§ Problem statement: Format the data from the line that contains "Does the door" through the line that contains "(155,338), (132,10), (151,91), (146,109), (124,191)" as a two-column CSV with the header input,output. Each input text and its answer goes in one row, with every field quoted and any line breaks replaced by spaces.

§ Input records:
++++
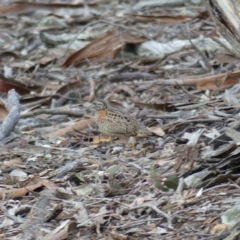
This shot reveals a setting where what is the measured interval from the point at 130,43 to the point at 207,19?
4.27ft

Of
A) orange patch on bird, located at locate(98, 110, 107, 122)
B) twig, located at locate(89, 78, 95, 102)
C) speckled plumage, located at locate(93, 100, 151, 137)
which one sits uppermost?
orange patch on bird, located at locate(98, 110, 107, 122)

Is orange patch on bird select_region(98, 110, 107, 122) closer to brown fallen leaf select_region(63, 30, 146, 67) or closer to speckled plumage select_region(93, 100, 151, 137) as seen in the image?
speckled plumage select_region(93, 100, 151, 137)

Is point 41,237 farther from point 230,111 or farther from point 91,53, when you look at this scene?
point 91,53

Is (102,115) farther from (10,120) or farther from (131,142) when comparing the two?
(10,120)

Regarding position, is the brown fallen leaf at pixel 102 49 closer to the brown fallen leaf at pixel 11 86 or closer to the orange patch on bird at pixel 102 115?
the brown fallen leaf at pixel 11 86

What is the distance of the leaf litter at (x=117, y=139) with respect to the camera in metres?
5.02

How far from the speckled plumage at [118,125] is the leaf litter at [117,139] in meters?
0.10

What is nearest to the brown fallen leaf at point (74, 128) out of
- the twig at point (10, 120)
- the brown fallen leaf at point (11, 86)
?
the twig at point (10, 120)

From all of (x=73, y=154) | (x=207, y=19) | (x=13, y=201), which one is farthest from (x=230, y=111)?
(x=207, y=19)

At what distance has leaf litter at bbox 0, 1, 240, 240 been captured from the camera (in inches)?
198

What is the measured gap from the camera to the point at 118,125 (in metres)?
6.70

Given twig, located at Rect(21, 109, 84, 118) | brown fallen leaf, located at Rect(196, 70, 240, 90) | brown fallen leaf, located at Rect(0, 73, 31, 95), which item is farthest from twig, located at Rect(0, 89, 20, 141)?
brown fallen leaf, located at Rect(196, 70, 240, 90)

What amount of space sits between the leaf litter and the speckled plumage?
10 cm

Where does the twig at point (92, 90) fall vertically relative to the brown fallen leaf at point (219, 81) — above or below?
below
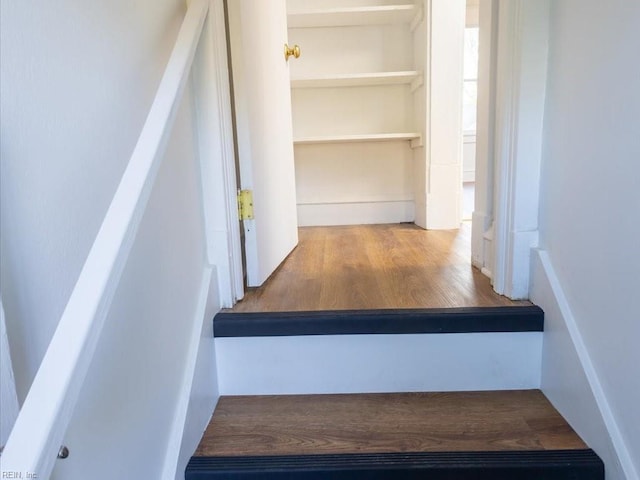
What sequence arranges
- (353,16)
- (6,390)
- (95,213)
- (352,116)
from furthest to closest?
1. (352,116)
2. (353,16)
3. (95,213)
4. (6,390)

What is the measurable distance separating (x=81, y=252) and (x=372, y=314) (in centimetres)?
69

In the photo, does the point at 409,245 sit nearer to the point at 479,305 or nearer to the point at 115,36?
the point at 479,305

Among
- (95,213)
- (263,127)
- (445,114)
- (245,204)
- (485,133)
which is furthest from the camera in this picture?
(445,114)

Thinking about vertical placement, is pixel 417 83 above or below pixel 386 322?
above

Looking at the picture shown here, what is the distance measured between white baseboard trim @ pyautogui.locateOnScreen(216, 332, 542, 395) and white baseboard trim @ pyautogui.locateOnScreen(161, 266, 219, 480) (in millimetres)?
73

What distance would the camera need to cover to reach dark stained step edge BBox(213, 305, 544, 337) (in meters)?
1.02

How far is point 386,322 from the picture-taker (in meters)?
1.03

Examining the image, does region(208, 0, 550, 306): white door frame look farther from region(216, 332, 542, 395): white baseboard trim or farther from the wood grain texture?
the wood grain texture

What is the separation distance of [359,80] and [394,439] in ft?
7.17

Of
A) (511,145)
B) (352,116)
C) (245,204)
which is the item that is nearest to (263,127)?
(245,204)

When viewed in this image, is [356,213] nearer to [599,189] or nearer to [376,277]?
[376,277]

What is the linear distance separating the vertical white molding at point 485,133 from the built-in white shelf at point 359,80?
1125 mm

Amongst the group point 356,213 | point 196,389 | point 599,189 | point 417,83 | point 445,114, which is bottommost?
point 196,389

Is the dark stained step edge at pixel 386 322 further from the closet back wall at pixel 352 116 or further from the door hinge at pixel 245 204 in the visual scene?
the closet back wall at pixel 352 116
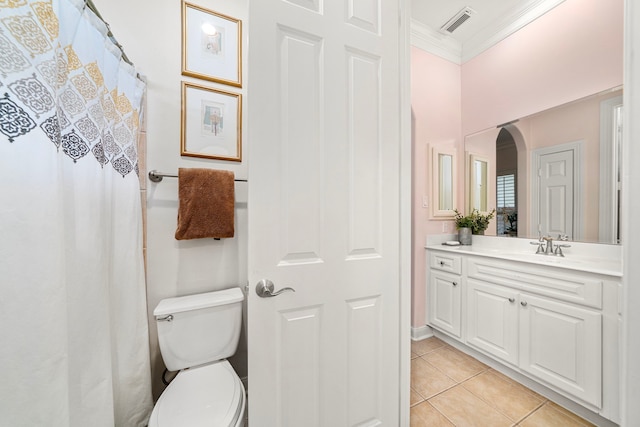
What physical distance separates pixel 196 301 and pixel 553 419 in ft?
7.27

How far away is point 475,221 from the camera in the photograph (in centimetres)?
227

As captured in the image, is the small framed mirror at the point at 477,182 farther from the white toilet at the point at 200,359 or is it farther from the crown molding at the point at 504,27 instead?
the white toilet at the point at 200,359

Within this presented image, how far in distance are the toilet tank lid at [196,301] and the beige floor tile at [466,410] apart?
148 centimetres

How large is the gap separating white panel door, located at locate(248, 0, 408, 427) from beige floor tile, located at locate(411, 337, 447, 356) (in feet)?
3.47

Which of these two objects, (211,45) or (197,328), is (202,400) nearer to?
(197,328)

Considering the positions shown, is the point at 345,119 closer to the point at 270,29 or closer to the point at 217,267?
the point at 270,29

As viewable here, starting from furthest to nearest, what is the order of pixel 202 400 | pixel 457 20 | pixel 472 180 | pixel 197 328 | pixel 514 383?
pixel 472 180 < pixel 457 20 < pixel 514 383 < pixel 197 328 < pixel 202 400

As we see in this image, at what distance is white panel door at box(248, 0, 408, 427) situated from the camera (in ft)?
2.75

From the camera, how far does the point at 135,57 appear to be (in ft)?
4.09

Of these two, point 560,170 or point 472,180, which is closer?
point 560,170

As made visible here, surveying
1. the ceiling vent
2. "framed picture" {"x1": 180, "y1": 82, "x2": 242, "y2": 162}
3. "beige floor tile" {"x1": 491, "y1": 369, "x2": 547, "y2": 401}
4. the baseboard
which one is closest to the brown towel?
"framed picture" {"x1": 180, "y1": 82, "x2": 242, "y2": 162}

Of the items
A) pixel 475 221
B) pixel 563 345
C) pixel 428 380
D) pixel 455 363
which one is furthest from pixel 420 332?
pixel 475 221

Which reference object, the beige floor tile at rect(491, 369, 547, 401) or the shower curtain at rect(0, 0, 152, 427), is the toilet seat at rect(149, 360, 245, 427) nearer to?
the shower curtain at rect(0, 0, 152, 427)

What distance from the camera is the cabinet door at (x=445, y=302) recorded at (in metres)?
1.96
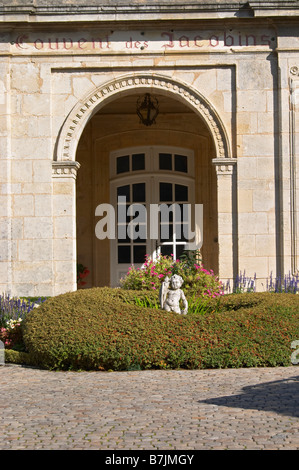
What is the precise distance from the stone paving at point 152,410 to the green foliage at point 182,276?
302 cm

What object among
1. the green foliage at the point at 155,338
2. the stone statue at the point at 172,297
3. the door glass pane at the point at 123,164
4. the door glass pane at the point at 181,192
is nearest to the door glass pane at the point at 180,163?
the door glass pane at the point at 181,192

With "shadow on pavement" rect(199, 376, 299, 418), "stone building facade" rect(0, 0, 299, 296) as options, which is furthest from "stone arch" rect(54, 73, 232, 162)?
"shadow on pavement" rect(199, 376, 299, 418)

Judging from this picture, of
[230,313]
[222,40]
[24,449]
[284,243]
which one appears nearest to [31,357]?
[230,313]

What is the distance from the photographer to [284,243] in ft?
38.9

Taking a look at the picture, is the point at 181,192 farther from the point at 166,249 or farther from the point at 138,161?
the point at 166,249

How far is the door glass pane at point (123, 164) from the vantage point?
15406mm

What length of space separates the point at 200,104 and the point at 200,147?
3.19 m

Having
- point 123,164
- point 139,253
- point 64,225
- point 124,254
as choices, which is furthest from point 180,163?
point 64,225

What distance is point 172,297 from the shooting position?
31.4 feet

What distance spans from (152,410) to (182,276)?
5390 mm

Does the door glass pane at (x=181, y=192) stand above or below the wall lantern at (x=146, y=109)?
below

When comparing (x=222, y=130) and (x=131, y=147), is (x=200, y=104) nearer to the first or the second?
(x=222, y=130)

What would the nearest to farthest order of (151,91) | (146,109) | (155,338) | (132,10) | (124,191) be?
(155,338), (132,10), (151,91), (146,109), (124,191)

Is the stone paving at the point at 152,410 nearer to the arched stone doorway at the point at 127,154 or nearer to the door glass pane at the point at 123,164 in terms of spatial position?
the arched stone doorway at the point at 127,154
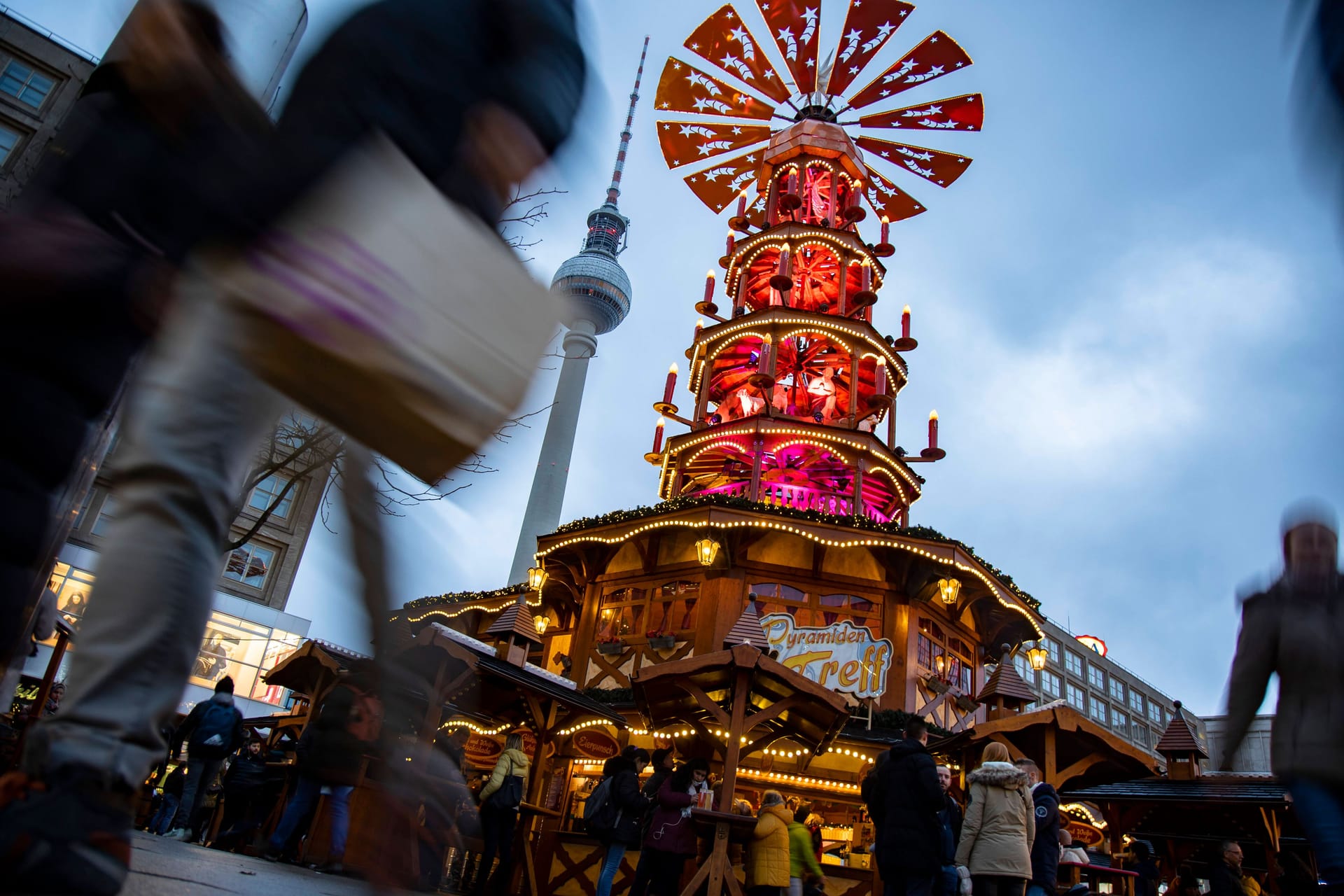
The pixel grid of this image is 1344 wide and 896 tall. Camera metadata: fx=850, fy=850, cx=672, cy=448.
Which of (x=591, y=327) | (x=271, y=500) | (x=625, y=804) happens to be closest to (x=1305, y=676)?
(x=625, y=804)

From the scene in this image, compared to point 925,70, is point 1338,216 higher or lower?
lower

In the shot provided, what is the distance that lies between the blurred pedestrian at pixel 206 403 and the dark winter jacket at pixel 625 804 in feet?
24.5

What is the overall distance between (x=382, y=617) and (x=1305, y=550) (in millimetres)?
3346

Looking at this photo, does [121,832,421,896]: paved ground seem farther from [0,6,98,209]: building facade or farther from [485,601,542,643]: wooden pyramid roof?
[0,6,98,209]: building facade

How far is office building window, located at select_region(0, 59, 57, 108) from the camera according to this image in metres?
27.3

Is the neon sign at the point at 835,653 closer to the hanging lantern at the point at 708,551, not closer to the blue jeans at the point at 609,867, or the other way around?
the hanging lantern at the point at 708,551

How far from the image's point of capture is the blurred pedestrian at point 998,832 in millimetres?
6242

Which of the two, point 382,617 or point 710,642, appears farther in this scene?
point 710,642

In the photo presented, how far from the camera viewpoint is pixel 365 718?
977 millimetres

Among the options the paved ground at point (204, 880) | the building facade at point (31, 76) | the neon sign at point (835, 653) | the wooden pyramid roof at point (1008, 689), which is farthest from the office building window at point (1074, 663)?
the paved ground at point (204, 880)

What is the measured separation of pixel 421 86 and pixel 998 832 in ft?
22.3

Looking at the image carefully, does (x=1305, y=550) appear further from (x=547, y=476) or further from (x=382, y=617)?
(x=547, y=476)

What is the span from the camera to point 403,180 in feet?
3.40

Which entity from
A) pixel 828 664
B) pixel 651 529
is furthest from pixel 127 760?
pixel 651 529
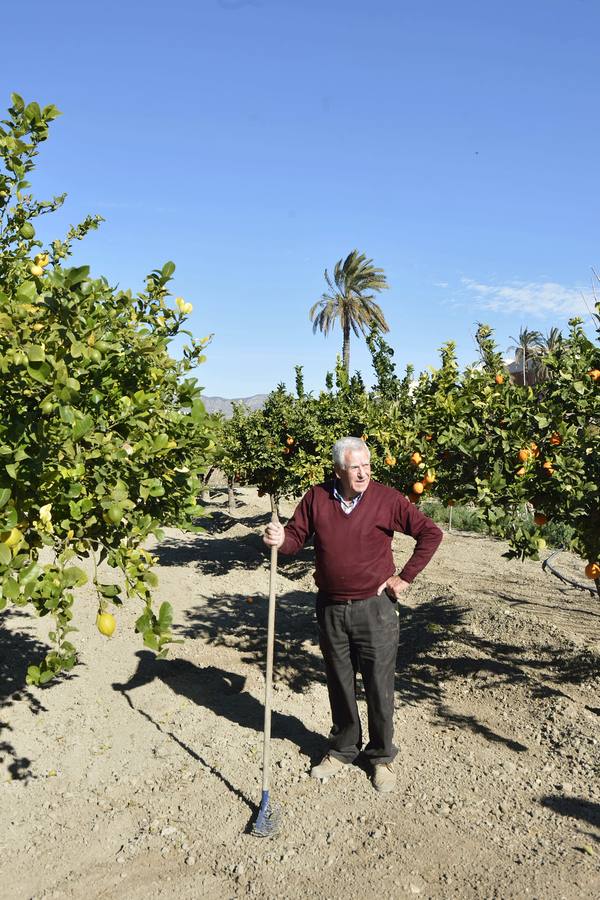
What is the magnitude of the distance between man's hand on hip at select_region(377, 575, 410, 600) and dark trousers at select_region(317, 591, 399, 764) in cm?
4

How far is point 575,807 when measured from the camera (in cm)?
376

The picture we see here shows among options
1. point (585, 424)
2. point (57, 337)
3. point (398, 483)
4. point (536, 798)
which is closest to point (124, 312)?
point (57, 337)

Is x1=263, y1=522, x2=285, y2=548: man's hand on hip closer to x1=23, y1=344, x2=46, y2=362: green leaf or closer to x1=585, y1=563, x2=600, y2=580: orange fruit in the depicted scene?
x1=23, y1=344, x2=46, y2=362: green leaf

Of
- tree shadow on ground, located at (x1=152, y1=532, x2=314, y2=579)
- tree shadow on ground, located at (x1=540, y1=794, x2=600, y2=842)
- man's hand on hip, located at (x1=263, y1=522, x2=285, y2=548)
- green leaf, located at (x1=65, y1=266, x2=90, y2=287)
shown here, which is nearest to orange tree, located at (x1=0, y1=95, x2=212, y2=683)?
green leaf, located at (x1=65, y1=266, x2=90, y2=287)

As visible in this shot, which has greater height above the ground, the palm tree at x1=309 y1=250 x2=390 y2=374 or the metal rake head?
the palm tree at x1=309 y1=250 x2=390 y2=374

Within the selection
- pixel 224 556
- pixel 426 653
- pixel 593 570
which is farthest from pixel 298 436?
pixel 593 570

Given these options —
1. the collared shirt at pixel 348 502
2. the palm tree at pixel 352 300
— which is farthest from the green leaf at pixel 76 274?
the palm tree at pixel 352 300

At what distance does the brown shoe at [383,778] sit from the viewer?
390 centimetres

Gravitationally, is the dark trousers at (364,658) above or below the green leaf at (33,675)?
below

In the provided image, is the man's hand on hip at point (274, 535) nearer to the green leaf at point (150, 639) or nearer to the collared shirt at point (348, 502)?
the collared shirt at point (348, 502)

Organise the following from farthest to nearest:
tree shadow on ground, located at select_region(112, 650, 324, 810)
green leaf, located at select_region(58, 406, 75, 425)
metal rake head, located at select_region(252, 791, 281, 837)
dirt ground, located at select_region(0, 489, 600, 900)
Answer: tree shadow on ground, located at select_region(112, 650, 324, 810), metal rake head, located at select_region(252, 791, 281, 837), dirt ground, located at select_region(0, 489, 600, 900), green leaf, located at select_region(58, 406, 75, 425)

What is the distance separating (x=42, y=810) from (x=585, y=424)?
14.1 feet

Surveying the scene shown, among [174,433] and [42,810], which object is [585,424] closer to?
[174,433]

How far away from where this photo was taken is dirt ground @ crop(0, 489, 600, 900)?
3.20m
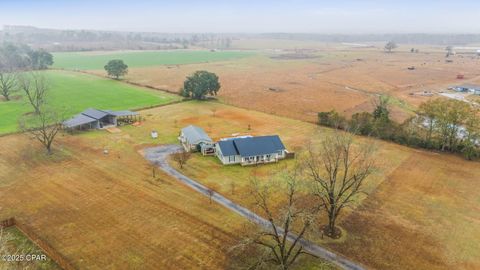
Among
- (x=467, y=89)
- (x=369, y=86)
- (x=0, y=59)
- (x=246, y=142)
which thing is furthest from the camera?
(x=0, y=59)

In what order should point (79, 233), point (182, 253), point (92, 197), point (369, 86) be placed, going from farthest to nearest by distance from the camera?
point (369, 86) → point (92, 197) → point (79, 233) → point (182, 253)

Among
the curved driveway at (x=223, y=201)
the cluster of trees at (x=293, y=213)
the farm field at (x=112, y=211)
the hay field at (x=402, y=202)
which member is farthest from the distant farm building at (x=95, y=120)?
the cluster of trees at (x=293, y=213)

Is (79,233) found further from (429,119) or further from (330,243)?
(429,119)

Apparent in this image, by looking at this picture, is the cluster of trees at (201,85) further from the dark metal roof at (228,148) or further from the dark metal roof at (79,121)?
the dark metal roof at (228,148)

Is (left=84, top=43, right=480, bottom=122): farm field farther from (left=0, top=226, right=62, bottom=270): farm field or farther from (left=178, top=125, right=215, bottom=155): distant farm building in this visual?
(left=0, top=226, right=62, bottom=270): farm field

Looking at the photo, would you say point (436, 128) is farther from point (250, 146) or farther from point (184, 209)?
point (184, 209)

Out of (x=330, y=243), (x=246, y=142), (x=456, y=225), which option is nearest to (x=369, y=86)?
(x=246, y=142)

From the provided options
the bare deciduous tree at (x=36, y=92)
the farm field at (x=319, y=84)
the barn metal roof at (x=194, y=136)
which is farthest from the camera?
the farm field at (x=319, y=84)

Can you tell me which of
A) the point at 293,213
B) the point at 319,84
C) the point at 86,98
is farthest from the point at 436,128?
the point at 86,98
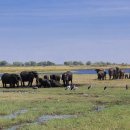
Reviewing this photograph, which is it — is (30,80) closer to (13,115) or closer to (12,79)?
(12,79)

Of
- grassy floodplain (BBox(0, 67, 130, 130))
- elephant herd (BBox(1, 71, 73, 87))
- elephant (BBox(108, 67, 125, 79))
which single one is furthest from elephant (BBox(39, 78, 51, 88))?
elephant (BBox(108, 67, 125, 79))

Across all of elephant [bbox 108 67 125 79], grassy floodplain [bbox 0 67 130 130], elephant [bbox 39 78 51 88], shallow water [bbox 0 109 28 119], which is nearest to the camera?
grassy floodplain [bbox 0 67 130 130]

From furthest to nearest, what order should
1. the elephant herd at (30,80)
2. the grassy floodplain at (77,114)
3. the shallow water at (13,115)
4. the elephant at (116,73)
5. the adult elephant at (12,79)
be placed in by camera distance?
1. the elephant at (116,73)
2. the adult elephant at (12,79)
3. the elephant herd at (30,80)
4. the shallow water at (13,115)
5. the grassy floodplain at (77,114)

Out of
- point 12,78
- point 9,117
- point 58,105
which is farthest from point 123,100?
point 12,78

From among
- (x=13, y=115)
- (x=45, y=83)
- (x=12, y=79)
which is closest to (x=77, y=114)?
(x=13, y=115)

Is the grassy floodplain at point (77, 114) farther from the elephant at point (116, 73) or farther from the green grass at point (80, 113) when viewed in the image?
the elephant at point (116, 73)

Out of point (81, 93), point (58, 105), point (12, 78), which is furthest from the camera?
point (12, 78)

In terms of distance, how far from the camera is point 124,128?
18.2m

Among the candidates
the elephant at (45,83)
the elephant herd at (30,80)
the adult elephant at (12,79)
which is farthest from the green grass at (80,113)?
the adult elephant at (12,79)

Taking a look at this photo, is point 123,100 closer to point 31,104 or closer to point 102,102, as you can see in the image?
point 102,102

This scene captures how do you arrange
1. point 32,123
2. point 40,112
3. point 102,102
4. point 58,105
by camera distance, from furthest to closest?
point 102,102
point 58,105
point 40,112
point 32,123

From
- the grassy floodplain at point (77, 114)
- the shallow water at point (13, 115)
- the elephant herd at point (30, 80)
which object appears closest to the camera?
the grassy floodplain at point (77, 114)

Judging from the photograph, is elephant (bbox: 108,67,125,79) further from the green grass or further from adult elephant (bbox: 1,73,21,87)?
the green grass

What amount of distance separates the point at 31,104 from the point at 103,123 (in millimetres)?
9168
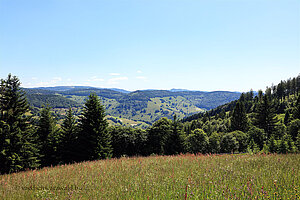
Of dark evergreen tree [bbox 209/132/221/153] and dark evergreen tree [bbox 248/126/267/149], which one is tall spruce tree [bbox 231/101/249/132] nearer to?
dark evergreen tree [bbox 248/126/267/149]

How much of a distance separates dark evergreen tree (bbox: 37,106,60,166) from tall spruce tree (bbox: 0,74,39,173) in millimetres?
11692

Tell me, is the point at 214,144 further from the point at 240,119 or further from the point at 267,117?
the point at 240,119

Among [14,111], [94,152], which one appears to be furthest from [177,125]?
[14,111]

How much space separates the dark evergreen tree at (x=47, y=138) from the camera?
36938 mm

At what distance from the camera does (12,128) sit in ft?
75.9

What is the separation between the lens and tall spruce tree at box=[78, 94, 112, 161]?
2870cm

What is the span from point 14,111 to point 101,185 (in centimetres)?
2633

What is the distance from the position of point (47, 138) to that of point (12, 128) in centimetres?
1551

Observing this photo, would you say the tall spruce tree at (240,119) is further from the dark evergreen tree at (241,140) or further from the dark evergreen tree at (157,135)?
the dark evergreen tree at (157,135)

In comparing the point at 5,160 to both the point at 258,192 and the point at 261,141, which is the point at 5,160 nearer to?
the point at 258,192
++++
§ Response for this exercise:
input,output
"Does the door glass pane at (x=181, y=192) stand above or below the wall lantern at (x=146, y=109)?","below"
"When comparing (x=222, y=130) and (x=131, y=147), is (x=200, y=104) nearer to the first or the second?","(x=222, y=130)"
"What would the nearest to farthest order of (151,91) | (146,109) | (155,338) | (132,10) | (124,191) be?","(155,338), (132,10), (151,91), (146,109), (124,191)"